20 November 2008

Where the bloody hell is MY bailout??

I have refrained from commenting on the economic mess thus far because the election was far too engrossing.  Now that I don't have to have hysterics over the McFailin/Same ticket, I intend to make up for lost time.

I worked in the financial services industry for seven very long years.  I wasn't a loan officer (thank the gentle goddess) but I worked with many of them, and understand the process well.  I don't have much sympathy for the lenders who ended up with a bunch of bad debt.  At Ye Olde Evile Bank, they had a simple calculation that they did to figure out how much they could lend to a particular person.  If you didn't, oh, HAVE A JOB, then you weren't getting a loan.  If you couldn't afford a bazillion dollar a month mortgage, you weren't going to get one.  If you didn't have serious cash for a down payment on a house, your interest rate was going to be high.  All of this is pretty common-sense.  So allowing people to get into mortgages where they end up upside-down (where they owe more than the house is worth) was not the smartest move the lenders could make.

I have a very difficult time stomaching the 700 BILLION with-a-B bailout package.  Big problems with that.  I'm astonished (and disgusted) that it passed Congress.  Keeping fat-cat executives swimming in golden parachutes does not sit well with me.  I'm also disgusted to note that Bloomberg News has had to take the ridiculous step of suing the federal government to get information about which banks are taking advantage of the bailout.  Transparency, anyone?  Ugh.

Now the US auto manufacturers are requesting an additional 25 billion dollars.  If you've never seen the number shown in a numerical format, here it is: 25,000,000,000,000

That, my friends, is a large number.

I have little sympathy for the automakers, in the same way that I don't feel sorry for the lenders.  American car manufacturers have spent the last 10+ years focusing on SUVs, ginormous gas-guzzlers that the average person has no need for.  If you're not hauling big stuff around in a trailer, or living in super-rugged territory, YOU DO NOT NEED A 4-WHEEL DRIVE BEHEMOTH.  *ahem*  Sorry.  I'll step down off the soapbox.
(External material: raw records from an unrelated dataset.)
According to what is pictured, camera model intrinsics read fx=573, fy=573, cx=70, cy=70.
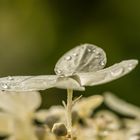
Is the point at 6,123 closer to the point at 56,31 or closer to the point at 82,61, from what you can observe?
the point at 82,61

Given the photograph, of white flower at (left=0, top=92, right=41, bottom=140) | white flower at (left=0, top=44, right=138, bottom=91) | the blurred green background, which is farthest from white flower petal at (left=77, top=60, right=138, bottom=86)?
the blurred green background

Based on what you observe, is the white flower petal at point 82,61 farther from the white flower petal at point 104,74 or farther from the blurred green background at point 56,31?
the blurred green background at point 56,31

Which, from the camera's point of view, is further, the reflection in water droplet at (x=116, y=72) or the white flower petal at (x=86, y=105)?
the white flower petal at (x=86, y=105)

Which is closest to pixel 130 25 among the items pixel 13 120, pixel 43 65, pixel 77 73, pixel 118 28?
pixel 118 28

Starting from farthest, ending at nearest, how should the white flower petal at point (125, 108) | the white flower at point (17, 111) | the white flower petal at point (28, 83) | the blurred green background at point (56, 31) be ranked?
the blurred green background at point (56, 31) → the white flower petal at point (125, 108) → the white flower at point (17, 111) → the white flower petal at point (28, 83)

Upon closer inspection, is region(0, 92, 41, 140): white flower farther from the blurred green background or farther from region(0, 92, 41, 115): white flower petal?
the blurred green background

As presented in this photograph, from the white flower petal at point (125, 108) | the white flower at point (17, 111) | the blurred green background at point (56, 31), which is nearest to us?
the white flower at point (17, 111)

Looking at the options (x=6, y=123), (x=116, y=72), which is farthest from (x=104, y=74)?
(x=6, y=123)

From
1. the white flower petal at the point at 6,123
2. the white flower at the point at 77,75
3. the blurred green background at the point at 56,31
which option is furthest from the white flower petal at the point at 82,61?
the blurred green background at the point at 56,31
But US car manufacturers haven't spent the time or the money working on alternative fuels, and have lobbied against more stringent CAFE standards, the government acronym for legislation that involves vehicle emissions.  Of course, I also place some blame for this squarely at the feet of the Idiot Administration, which funneled money for research into alternative energy to other sources, and spent a bunch of time trying to convince Congress to allow drilling in the Gulf of Mexico and in Anwar.  But that IS what ya get when you have an oil executive and his cronies running the country.

The thing is that when I was unemployed in the summer of 2007, there wasn't anyone handing ME a financial bailout package.  There were no lines of taxpayers willing to pony-up for me to fix all of my economic woes.  So how about it, Uncle Sam?  Where's MY cash?